Just Ask A Woman ... And She'll Tell You!

Mary Lou stirred up some deep feelings when she discussed the pros and cons of motherhood -- especially the idea that not every moment is sunshine and rainbows.

Mary Lou,
I am fascinated with the "Just Ask A Woman" series that aired this week. Great job! I am a 42-year-old mother of two girls, ages 4 and 8. I worked as a health teacher for 17 years, but recently made the decision to stay at home until my younger daughter goes to kindergarten. I can't tell you what a difference this decision has made on my personal life, as well as my family. For years, I struggled with "keeping my head above water" while trying to juggle work, family, household etc. My working friends, feel the same way. We have weekly discussions about how to get through the day without "losing it". Furthermore, we are so busy taking care of everyone else, our health seems to suffer. We eat on the run, don't have/take time to exercise, and are stressed all the time. Thanks for thinking of us! Cynthia


Cynthia,
So many moms put themselves last in line. It's a natural part of mothering to give your all to your family but I know you recognize that if you're not healthy, you can't even keep up with your mothering...So glad that you have your group of mom friends for support. They can also be your allies in making a plan for group walks or good eating...even if you just have an hour a week to start. Enjoy this precious time with your daughter...my best, Mary Lou

Dear Mary Lou,
I'm 47 yrs old with two young children. I took a break from teaching
in lieu of motherhood. Now, I'm easing my way back into the
workplace and find many young women in the process. Years ago,
before children, I worked for the telephone company; I worked nine
years without taking a sick day! So, I know what it's like to put
one's career before everything else. Now, I sometimes need a sick
day to take care of my kindergartener's ear infection. I'm in that
precarious position between caring for young children and
octogenarian parents. Working for a younger woman is fine if she is
like me, namely, no nanny, no housekeeper or support system. I can't
leave my sick children home from school and still come to work.
TBE


Dear TBE,
At your age, do you know you are exactly at the center of what millions of American women are experiencing? Our parents, thanks to better health and medical care are living longer ... and we are having kids later ... adding up to a 47 year old who's a parent up and down. Really tough. And the workplace needs to get with it and create more flexibilitly for moms like you. While an understanding boss is a boon, the real company culture and policies start at the top. I will keep making your voices heard. Meanwhile, I know you are doing an amazing job as a 'double mom.' You must be a great daughter yourself! Mary Lou

Good morning!
Just got finished watching your segment on motherhood. You have correctly portrayed the some of the the stress that comes along with motherhood except one huge fact. ALL PEOPLE WHO UNDERTAKE THE ROLL OF MOTHERHOOD ARE NOT WOMEN!!

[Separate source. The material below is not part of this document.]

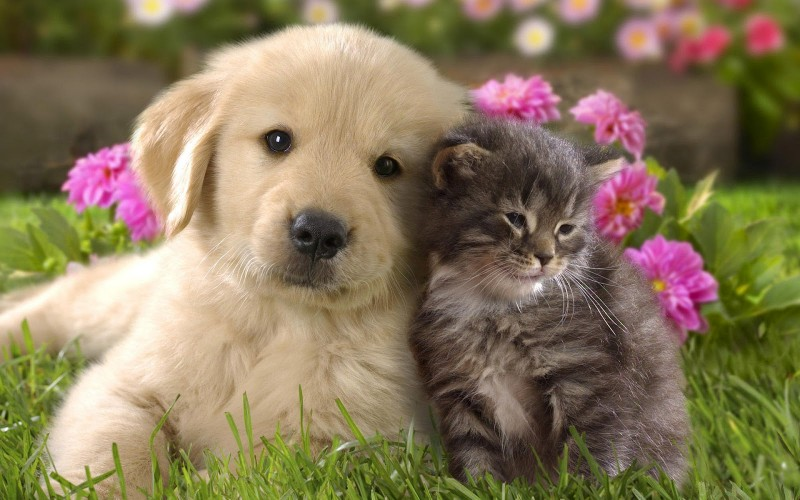 Pet Trusts Auburn Hills, Rochester, Redford, Michigan - Estate Planning - Redford Lawyers - Cute Cat & Dog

I'm sure you can figure by now I am a Man that has finally gotten tired of the media and commercials portraying such a biased view of who really does what. Though I recognize I am in the minority of men who undertake this roll, we are a growing number and quite frankly find it disrespectful and insulting to have it portrayed in such a discriminatory manner. As my wife and four children always joke, I should be the one who gets recognized on mothers day! I do the laundry, make the kids breakfast, prepare their lunches, take them to doctors appointments,let the dog out, run snack bars at swim meets etc. along with accomplishing my obligations of being a father. All I'm asking is that you recognize all of us that fill this role because of what they do--NOT THEIR GENDER!!
Thank you,
John


John,
Fair enough! Sounds like you are the kind of Dad most mothers would kill to have for a husband. It's true that lately there are more dads being terrific parents, though as you say, they are a bit of a minority. Many women still tell me that "Dad is the play guy" but she is the one who takes kids to the doctors, worries about their friends, runs the schedules. The series is called "Just Ask a Woman," so our focus was on women and with a bit more time, we could have done a better job by Dads. So, hats off to you, point well taken. Mary Lou


Hi, Mary Lou,
I'm so happy to see that you have continued on with "Just Ask A Woman". So much has changed for me in the past nine years. I am a wife and a mother of two. My older child is four years old and has Autsim. When I saw your segment this morning on motherhood it was so helpful to see that all women struggle. Not just me. Sometimes it's easy to feel alone and it's difficult to admit that you're not super mom. Fitting everything into one day and still making sure everything is waxed, plucked and tucked is a tall order. When people say to me "How do you do it"? I always smile and say how much I love being a mother. While this is true, sometimes I'm falling apart and wish that I could be the one going to work each day. Forty-five minutes of alone time on the train sounds like bliss to me.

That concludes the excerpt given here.